The NRA maintains its stranglehold over Congress, where lawmakers who fear the group’s (overstated) power have even blocked federal funds from going to the Centers for Disease Control and Prevention to research gun violence, and have discouraged the Bureau of Alcohol, Tobacco, Firearms and Explosives from cracking down on the 5 percent of gun dealers that, advocates say, sell nearly 90 percent of the guns used in crimes.

Sens. Joe Manchin, D-West Virginia, and Pat Toomey, R-Pennsylvania, have talked about reviving their failed bill on background checks, but skittish Senate Democrats, rather than forcing a vote, issued a statement this month merely asking people “to push their congressional representatives” on the issue.

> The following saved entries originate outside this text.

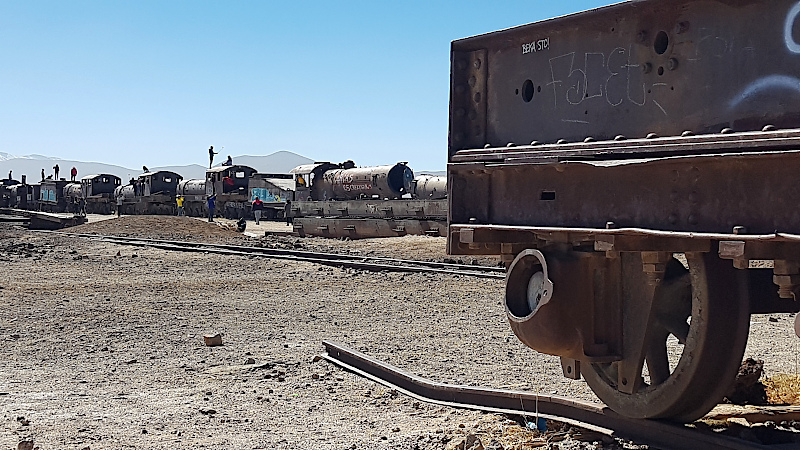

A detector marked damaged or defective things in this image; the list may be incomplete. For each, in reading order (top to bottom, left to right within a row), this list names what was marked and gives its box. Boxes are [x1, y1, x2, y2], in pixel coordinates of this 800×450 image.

rusted steel plate [450, 0, 800, 155]
rusted rail [59, 232, 504, 278]
rusted steel plate [290, 201, 450, 221]
rusted steel plate [294, 217, 446, 239]
rusted steel plate [450, 150, 800, 237]
rusty tank car [450, 0, 800, 422]
rusty train car frame [450, 0, 800, 422]
rusted steel plate [322, 342, 772, 450]
rusted rail [322, 342, 784, 450]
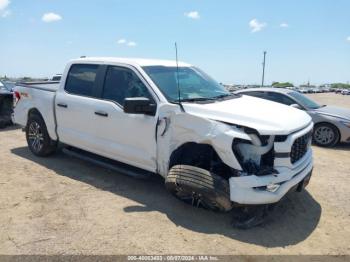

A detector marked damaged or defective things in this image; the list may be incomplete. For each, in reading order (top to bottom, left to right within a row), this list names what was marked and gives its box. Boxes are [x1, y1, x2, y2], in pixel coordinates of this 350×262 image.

crumpled hood [183, 94, 312, 135]
crumpled hood [314, 105, 350, 121]
severe front damage [156, 99, 314, 206]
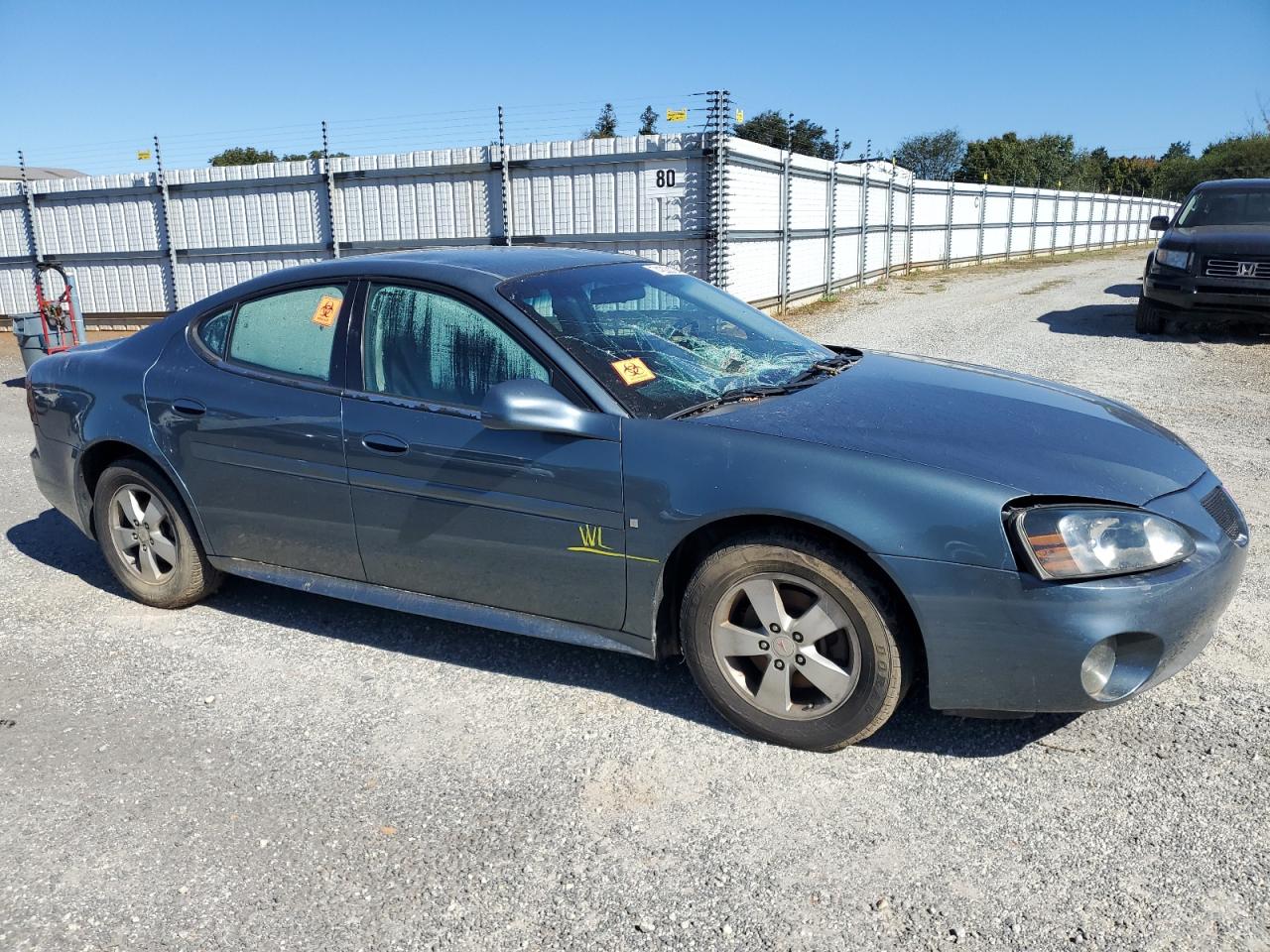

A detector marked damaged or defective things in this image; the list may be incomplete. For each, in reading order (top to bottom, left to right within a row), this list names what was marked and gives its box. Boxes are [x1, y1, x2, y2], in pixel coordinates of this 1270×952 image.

damaged windshield [495, 261, 832, 416]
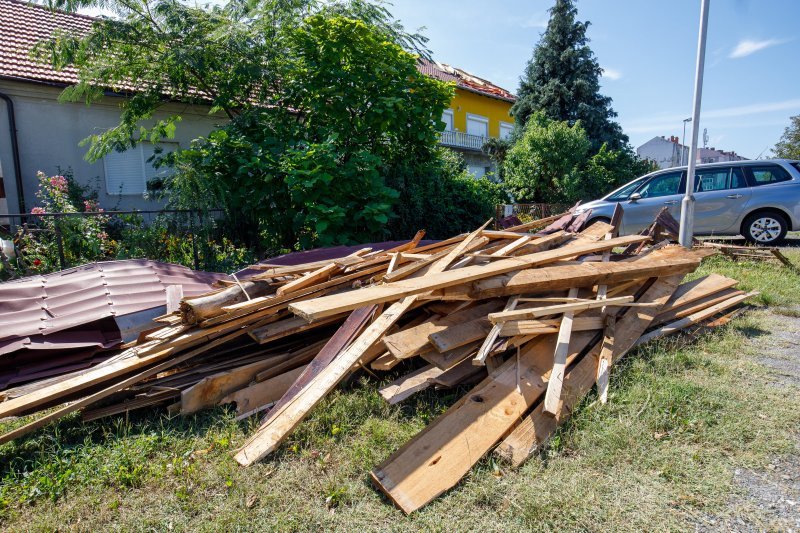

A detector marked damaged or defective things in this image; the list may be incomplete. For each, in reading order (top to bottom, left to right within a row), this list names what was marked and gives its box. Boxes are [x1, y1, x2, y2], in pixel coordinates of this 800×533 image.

broken lumber pile [0, 208, 752, 512]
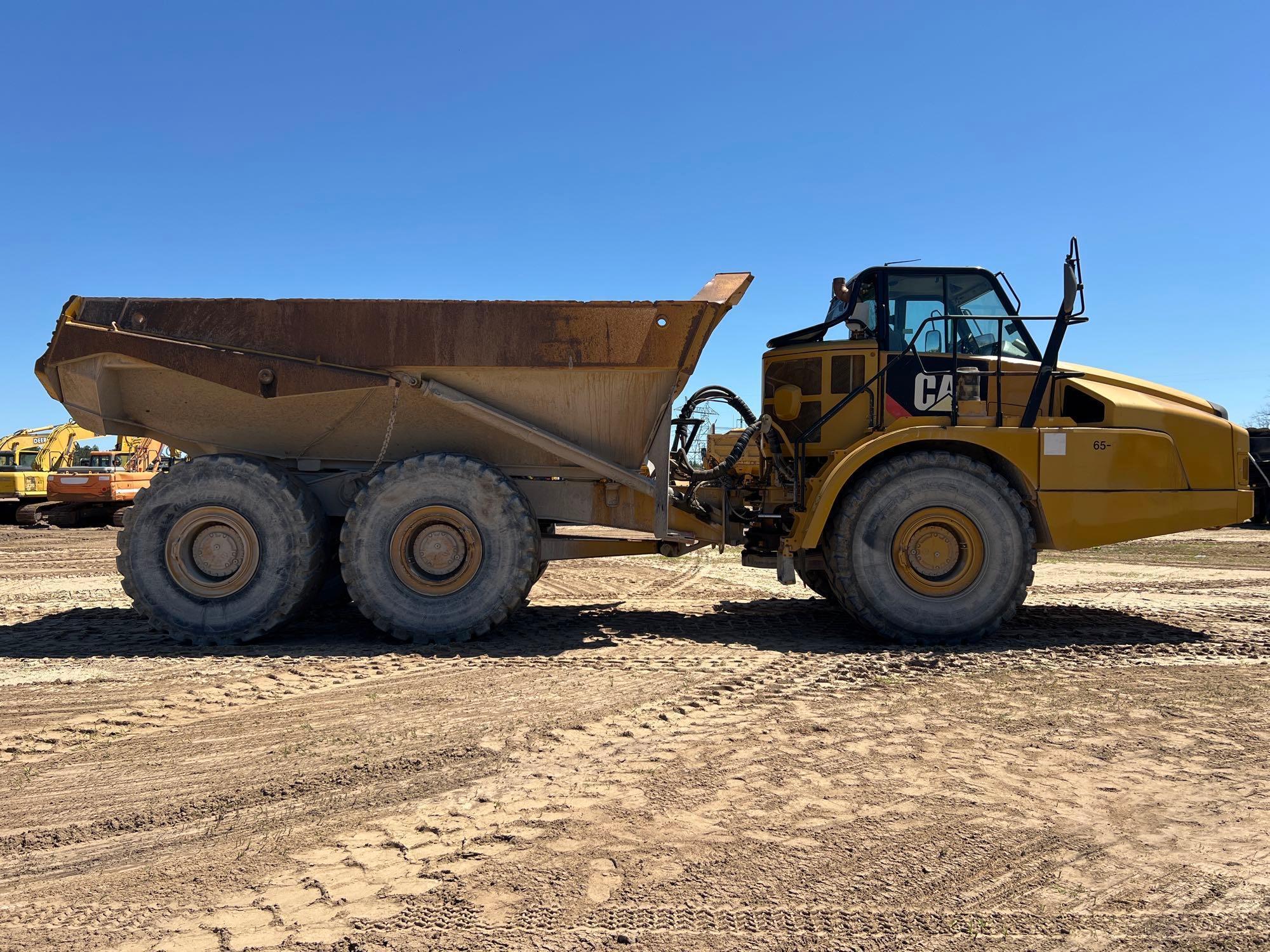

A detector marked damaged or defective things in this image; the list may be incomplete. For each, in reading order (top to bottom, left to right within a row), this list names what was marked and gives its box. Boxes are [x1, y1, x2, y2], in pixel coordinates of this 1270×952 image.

rusty dump body [37, 274, 752, 475]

So it will probably be a long time before there’s a slowing of the march of victims and families across stages like the one at the Brady Campaign conference. “She was young, she was beautiful, she was in love,” Barbara Parker, with red eyes, said of her daughter Alison, the Roanoke, Virginia, reporter killed on live TV in August. “Ten days ago, we sprinkled her ashes in the Nantahala River. We still cry.”

The tears will keep coming, as more are gunned down. But at least those formerly known as gun-control activists, having lowered their sights, have found a way to revitalize the movement. Said the Brady Campaign’s Gross: “We’re not alone in the wilderness anymore.”

Dana Milbank is a Washington Post columnist.